There are usually many risks associated with using sedatives on patients who are suffering from respiratory failure, which has made it difficult to administer tranquillizing medications in situations when they are desirable. It is not known why this drug is safe and its benzodiazepine cousins are not, but a possible explanation for this phenomenon might come from its similarity in structure to tricyclic antidepressants, which have also been shown to not cause respiratory failure. While further experimentation is necessary, this study points to benzoctamine's possible consideration for sedation in respiratory failure patients.

===Other uses===

====Hypertension ====
A possible treatment for hypertension is blocking peripheral vascular seretonergic neurons or alpha-adrenergic neurons on postsynaptic cell sites. One study showed that benzoctamine, a serotonin and alpha-adrenergic antagonist, does not reduce blood pressure through a seretonin mechanism but does reduce blood pressure by antagonizing alpha-adrenergic receptors in rats.
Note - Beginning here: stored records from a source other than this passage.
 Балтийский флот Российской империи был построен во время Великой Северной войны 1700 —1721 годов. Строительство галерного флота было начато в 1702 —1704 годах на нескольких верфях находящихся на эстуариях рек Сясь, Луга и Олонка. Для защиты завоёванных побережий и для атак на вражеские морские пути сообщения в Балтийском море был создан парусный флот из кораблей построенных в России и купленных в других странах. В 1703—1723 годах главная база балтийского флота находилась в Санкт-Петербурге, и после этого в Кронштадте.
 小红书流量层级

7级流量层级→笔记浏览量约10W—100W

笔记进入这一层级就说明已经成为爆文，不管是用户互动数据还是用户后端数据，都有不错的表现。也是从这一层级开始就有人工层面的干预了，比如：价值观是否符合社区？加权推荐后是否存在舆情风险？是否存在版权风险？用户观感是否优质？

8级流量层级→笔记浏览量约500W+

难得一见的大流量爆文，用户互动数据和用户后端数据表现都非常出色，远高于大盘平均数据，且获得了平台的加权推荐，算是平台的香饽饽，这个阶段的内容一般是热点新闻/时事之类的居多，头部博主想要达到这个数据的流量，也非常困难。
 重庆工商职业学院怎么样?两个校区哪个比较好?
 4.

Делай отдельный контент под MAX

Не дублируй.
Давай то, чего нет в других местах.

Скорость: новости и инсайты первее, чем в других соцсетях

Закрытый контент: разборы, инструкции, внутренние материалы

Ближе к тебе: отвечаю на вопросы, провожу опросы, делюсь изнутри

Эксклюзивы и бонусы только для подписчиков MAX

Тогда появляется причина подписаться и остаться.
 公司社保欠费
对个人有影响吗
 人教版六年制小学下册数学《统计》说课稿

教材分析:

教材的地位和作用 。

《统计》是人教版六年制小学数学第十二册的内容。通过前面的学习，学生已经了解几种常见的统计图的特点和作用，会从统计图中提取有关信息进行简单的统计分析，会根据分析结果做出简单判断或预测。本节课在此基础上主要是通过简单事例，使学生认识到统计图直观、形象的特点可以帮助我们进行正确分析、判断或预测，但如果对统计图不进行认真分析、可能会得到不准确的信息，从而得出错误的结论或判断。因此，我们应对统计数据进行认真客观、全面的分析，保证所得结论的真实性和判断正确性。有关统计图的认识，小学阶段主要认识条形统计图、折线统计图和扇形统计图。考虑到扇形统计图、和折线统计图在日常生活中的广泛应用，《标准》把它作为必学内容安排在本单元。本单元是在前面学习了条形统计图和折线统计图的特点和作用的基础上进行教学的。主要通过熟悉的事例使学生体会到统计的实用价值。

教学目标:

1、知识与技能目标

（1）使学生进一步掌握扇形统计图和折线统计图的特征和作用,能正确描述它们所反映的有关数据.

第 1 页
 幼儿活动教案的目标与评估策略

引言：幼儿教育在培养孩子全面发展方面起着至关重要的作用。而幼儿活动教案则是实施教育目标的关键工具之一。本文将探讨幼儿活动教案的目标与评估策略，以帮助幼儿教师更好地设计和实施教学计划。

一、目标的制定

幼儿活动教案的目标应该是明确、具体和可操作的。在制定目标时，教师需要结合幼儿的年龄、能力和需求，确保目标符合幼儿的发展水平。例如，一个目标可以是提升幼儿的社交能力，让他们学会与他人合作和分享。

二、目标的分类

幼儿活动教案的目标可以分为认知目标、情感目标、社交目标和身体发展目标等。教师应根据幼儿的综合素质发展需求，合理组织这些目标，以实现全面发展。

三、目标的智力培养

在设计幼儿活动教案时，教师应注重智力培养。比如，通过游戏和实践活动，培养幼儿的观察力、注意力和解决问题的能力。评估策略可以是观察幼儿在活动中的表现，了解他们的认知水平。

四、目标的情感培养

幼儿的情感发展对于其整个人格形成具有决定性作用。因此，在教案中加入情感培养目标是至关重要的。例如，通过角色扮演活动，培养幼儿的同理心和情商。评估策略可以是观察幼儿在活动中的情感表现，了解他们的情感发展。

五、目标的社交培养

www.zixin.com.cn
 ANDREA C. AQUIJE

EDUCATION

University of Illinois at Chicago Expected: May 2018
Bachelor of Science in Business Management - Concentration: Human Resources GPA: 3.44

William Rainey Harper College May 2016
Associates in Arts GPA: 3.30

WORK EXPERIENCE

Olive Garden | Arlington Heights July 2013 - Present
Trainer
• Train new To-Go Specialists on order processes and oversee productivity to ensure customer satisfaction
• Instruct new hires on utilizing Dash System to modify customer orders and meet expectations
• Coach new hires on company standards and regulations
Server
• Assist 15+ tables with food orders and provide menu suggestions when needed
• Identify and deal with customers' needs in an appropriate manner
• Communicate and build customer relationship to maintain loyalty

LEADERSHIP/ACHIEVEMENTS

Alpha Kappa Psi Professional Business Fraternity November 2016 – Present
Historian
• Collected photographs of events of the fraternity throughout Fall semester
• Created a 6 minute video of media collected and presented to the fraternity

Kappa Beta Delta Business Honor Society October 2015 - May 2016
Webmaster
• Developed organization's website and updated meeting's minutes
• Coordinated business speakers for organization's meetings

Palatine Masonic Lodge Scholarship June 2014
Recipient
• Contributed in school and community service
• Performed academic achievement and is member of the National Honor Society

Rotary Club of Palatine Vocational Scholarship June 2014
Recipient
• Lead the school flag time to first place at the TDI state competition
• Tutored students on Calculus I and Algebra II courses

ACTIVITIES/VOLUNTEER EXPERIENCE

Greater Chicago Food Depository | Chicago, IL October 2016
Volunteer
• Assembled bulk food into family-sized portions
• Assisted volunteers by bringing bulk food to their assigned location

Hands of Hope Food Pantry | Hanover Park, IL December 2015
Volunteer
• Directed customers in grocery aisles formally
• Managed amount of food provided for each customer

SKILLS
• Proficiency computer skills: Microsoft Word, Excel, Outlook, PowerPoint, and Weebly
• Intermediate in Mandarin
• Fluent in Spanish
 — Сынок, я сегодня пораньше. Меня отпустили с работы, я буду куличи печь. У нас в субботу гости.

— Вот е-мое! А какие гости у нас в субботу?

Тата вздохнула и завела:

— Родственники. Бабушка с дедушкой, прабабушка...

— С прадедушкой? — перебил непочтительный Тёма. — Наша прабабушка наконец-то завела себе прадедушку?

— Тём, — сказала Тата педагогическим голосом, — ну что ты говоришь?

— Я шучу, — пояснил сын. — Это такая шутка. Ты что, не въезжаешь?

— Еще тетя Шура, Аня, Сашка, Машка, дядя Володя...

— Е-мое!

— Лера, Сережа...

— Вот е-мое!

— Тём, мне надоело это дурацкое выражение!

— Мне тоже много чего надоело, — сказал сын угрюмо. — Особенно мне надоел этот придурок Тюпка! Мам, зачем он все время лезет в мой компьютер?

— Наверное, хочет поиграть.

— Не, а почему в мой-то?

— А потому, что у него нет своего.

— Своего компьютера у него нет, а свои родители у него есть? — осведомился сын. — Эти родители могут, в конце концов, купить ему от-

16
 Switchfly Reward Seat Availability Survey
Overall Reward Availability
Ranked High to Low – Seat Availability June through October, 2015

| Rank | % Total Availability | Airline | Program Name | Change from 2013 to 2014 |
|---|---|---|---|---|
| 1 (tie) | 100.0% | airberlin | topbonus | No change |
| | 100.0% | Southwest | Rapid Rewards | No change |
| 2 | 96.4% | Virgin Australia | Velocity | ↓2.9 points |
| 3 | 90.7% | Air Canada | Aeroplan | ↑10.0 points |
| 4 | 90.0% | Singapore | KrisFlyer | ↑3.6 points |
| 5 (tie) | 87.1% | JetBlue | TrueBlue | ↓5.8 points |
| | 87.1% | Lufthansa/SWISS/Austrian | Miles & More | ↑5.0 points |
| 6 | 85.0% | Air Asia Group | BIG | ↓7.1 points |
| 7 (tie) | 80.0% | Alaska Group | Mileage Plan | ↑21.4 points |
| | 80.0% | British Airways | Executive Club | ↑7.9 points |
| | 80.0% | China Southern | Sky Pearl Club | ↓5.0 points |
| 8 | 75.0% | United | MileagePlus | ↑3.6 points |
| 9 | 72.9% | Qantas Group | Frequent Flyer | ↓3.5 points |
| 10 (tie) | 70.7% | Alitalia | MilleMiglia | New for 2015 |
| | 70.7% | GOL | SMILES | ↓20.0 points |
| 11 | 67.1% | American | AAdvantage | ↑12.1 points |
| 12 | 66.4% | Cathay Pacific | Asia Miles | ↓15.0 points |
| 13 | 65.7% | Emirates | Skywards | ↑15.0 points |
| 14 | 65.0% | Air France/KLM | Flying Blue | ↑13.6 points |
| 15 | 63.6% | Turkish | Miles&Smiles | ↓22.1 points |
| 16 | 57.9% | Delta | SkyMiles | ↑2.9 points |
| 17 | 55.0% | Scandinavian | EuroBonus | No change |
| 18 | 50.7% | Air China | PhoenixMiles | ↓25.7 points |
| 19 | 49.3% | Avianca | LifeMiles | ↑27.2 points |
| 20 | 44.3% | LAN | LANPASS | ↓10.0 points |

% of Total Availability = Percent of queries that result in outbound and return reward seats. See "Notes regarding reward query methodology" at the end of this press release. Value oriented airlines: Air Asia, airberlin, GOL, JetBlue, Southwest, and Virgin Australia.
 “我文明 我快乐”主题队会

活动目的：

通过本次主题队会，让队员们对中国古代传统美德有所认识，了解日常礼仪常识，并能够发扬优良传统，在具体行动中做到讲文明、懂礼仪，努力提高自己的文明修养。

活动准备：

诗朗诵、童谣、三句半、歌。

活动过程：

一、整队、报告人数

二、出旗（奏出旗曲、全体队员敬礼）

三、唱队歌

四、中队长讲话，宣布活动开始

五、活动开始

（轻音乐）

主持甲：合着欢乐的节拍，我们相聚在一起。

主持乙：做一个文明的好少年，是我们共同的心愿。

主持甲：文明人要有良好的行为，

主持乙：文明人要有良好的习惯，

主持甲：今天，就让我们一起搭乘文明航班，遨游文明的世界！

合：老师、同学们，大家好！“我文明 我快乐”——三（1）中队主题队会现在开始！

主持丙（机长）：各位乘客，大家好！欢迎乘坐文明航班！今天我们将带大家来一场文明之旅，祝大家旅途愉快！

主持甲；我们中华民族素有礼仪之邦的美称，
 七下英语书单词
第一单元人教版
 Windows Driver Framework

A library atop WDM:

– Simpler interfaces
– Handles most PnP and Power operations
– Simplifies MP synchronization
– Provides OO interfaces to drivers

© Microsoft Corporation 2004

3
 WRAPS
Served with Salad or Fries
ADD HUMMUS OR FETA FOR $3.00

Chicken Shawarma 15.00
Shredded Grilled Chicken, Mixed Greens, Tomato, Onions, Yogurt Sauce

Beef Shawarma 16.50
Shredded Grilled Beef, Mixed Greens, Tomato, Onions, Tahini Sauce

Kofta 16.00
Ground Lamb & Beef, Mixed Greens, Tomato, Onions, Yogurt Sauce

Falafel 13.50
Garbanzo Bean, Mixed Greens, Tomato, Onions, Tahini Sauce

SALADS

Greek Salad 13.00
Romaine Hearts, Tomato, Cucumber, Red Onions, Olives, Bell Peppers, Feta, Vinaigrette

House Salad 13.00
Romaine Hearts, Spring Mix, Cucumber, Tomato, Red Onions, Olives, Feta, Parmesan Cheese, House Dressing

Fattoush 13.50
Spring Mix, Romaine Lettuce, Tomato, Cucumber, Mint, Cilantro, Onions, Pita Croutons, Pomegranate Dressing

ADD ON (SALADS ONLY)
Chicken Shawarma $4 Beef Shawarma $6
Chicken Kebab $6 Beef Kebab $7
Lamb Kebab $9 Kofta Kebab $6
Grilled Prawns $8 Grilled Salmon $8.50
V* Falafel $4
Rats were given 10 mg of benzoctamine and drops in their blood pressure were approximately 30mm Hg. The researchers further confirmed that serotonin antagonism was not sufficient to reduce blood pressure by using the highly selective serotonin antagonist 1-(1-naphthyl)piperazine, which was not able to decrease the blood pressure of the rats. These studies have yet to be repeated in humans.

==Side effects==

===Common side effects===
Common side effects include drowsiness (incidence of 9%), gastro-intestinal upset, dry mouth, headache, and dizziness (incidence of 1-2% each).

===Serotonin turnover===
Studies have shown that benzoctamine increases level of serotonin. Scientists confirmed these results and proposed that the method of action was inhibition of serotonin uptake since the drug also blocked the serotonin depleting action of extra-neuronal monoamine transporters (EMT). This would lead to increased stimulation of serotonin receptors through a negative feed back mechanism, eventually decreasing serotonin out put. However, the study points out that other studies have shown that drugs combined with EMT cause a lowering of body temperature that in fact results in a decrease in serotonin turnover. This means that body temperature effects cannot be ruled out.

==Pharmacology==
Not much is understood about how benzoctamine produces its anti-anxiety effects, but rat studies have shown that the possible mechanism of action is by way of increased turnover of catecholamines. In addition to serotonin it has also been shown to decrease epinephrine, dopamine, and norepinephrine turnover by antagonizing their receptors. When given intravenously in doses of 20–40 mg there are no significant differences in efficacy. Oral doses exceeding 10 mg three times daily do not increase the effects of the drug. Assuming serotonin postsynaptic antagonism is the main mechanism by which benzoctamine carries out its effects, studies have shown it to have an value of 115 mM at the serotonin receptor.

==Pharmacokinetics==
Benzoctamine can be injected directly into the blood or given as tablets. When given as tablets, it is given in doses of 10 mg three times daily. And when given intravenously, patients are given the drug at a rate of 5 mg/minute until 20–40 mg of drug has been injected. Benzoctamine can be analyzed as the ^{3}H acetyl derivative and N-methyl metabolite it gets broken down into using radioactive analysis. Benzoctamine has a half-life of 2–3 hours, with a bioavailability of around >90% when given orally. The average time to achieve peak plasma concentrations is 1 hour and the volume of distribution for a 70 kg person is 1–2 L/kg.